Conferences and workshops
On May 22, Dmitrii Zhikharevich presented a paper in progress, “Patricians and Careerists: A Prosopography of Early U.S. Venture Capitalists,1945-1970,” stemming from his Ph.D. thesis, at the History and Theory of Capitalism Workshop, University of Chicago. Based on a collection of oral history and archival sources, this paper reconstructs the “collective biography” of the first generation of post-war venture capitalists in the U.S., highlighting their middle-class social origins and hierarchical career mobility. The paper shows how their employment in formal financial institutions and participation in the intra-organizational divisions of labor and knowledge influenced their entry to the emergent VC industry.
On 2 June, Dmitrii attended the 7th Interdisciplinary Market Studies Workshop and presented a paper “How to make sense of algorithms when they make no sense: the role of interpretative labor,” co-authored with Vassily Pigounides (CNAM).

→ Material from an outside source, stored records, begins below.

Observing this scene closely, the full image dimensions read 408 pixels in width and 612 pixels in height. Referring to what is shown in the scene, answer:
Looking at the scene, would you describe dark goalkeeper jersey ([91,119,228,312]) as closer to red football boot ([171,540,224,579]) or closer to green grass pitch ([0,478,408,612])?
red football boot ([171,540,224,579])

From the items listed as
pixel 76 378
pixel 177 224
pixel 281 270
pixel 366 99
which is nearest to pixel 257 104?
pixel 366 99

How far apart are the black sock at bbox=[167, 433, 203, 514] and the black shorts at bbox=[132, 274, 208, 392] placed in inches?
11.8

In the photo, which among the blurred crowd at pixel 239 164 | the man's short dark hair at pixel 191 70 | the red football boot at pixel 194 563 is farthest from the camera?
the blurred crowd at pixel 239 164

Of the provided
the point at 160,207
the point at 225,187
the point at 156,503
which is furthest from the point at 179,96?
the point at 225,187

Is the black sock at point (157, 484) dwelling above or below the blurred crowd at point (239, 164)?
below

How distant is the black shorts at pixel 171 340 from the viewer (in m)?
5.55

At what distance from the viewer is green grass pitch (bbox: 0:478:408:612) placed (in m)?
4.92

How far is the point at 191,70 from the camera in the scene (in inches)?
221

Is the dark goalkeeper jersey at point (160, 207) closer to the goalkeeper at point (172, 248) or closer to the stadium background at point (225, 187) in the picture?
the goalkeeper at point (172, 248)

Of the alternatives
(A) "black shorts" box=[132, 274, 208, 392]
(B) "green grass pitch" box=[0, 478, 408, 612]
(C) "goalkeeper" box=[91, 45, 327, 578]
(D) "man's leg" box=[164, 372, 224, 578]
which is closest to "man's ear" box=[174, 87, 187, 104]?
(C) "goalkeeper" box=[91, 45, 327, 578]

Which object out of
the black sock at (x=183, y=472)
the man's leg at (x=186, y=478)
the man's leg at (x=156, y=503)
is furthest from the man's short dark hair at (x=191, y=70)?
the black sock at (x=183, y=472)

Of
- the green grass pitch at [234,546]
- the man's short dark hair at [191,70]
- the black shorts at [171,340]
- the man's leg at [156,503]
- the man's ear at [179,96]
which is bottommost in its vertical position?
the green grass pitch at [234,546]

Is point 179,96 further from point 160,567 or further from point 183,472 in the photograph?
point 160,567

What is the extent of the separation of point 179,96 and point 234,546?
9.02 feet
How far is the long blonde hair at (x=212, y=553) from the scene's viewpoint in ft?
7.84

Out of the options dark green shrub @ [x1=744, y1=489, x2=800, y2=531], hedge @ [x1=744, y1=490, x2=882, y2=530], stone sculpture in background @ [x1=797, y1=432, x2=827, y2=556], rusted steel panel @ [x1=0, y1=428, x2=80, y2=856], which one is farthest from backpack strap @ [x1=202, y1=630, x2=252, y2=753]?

Based on ethnographic fieldwork and multiple correspondence analysis, this paper analyzes the division of labor in an AI startup using David Graeber’s notion of interpretative labor.
On June 13, Dmitrii participated in the symposium “Technology and Democracy” at the Centre for the Study of the United States, Tel Aviv University, and presented another paper stemming from his Ph.D. thesis, “Towards a Genealogy of Technical Entrepreneurship, 1958-1970.” Drawing on Ian Hacking’s concept of “human kinds,” it shows how the category of “technical” or “technological” entrepreneur, understood as a specific kind of person, emerged in the postwar debates on how to best manage scientists and engineers working in industrial research labs.